■ **Short task**: Can you reproduce all of the data below line for line, without changing a single character?

---------- Recorded data ----------

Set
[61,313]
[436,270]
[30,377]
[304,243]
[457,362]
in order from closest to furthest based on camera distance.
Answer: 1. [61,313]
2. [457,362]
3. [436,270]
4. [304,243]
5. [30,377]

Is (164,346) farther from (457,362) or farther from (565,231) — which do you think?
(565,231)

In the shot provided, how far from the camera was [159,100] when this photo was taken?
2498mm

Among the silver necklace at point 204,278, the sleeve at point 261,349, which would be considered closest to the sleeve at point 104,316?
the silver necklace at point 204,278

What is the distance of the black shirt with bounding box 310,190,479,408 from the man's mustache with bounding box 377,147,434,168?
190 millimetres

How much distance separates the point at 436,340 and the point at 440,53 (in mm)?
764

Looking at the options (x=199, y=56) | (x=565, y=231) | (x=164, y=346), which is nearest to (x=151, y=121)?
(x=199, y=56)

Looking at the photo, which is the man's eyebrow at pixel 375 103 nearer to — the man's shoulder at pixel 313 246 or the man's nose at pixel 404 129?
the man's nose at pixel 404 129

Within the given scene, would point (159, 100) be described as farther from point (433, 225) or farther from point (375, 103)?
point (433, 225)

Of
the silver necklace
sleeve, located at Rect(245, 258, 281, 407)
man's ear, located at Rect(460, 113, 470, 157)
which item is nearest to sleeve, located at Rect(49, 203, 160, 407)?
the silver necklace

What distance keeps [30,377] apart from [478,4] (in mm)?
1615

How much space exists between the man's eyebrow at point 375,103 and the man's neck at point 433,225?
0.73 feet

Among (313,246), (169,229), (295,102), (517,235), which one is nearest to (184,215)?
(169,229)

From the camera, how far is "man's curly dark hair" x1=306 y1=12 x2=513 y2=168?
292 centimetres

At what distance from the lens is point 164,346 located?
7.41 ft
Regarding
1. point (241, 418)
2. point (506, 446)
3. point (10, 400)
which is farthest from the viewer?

----------

■ **Result of the exercise**:
Set
[61,313]
[436,270]
[30,377]
[304,243]
[457,362]
in order from closest to furthest based on camera distance.
Answer: 1. [61,313]
2. [457,362]
3. [436,270]
4. [304,243]
5. [30,377]

Is (164,346) farther from (457,362) or farther from (565,231) — which do you think?
(565,231)

In the shot provided, how far from the camera was [159,100] when this photo was taken?
2498mm

Among the silver necklace at point 204,278, the sleeve at point 261,349, which would be considered closest to the sleeve at point 104,316?
the silver necklace at point 204,278

What is the distance of the black shirt with bounding box 310,190,479,408 from the man's mustache with bounding box 377,147,434,168?
190 millimetres

How much distance separates the point at 436,340 and the point at 440,53 (in mm)?
764

Looking at the options (x=199, y=56) | (x=565, y=231) | (x=164, y=346), which is nearest to (x=151, y=121)?
(x=199, y=56)

Looking at the photo, which is the man's eyebrow at pixel 375 103 nearer to — the man's shoulder at pixel 313 246 or the man's nose at pixel 404 129?
the man's nose at pixel 404 129

Within the given scene, would point (159, 100) be described as farther from point (433, 225) or farther from point (375, 103)?
point (433, 225)

Of
the silver necklace
sleeve, located at Rect(245, 258, 281, 407)
man's ear, located at Rect(460, 113, 470, 157)
which item is nearest to sleeve, located at Rect(49, 203, 160, 407)?
the silver necklace

What distance keeps [30,377] apart from [478,4] (in mm)?
1615

How much space exists between the man's eyebrow at point 375,103 and the man's neck at point 433,225?
0.73 feet

Among (313,246), (169,229), (295,102), (517,235), which one is nearest to (184,215)?
(169,229)

From the camera, how far is "man's curly dark hair" x1=306 y1=12 x2=513 y2=168?
292 centimetres

At what distance from the lens is point 164,346 located?
7.41 ft
Regarding
1. point (241, 418)
2. point (506, 446)
3. point (10, 400)
which is farthest from the viewer?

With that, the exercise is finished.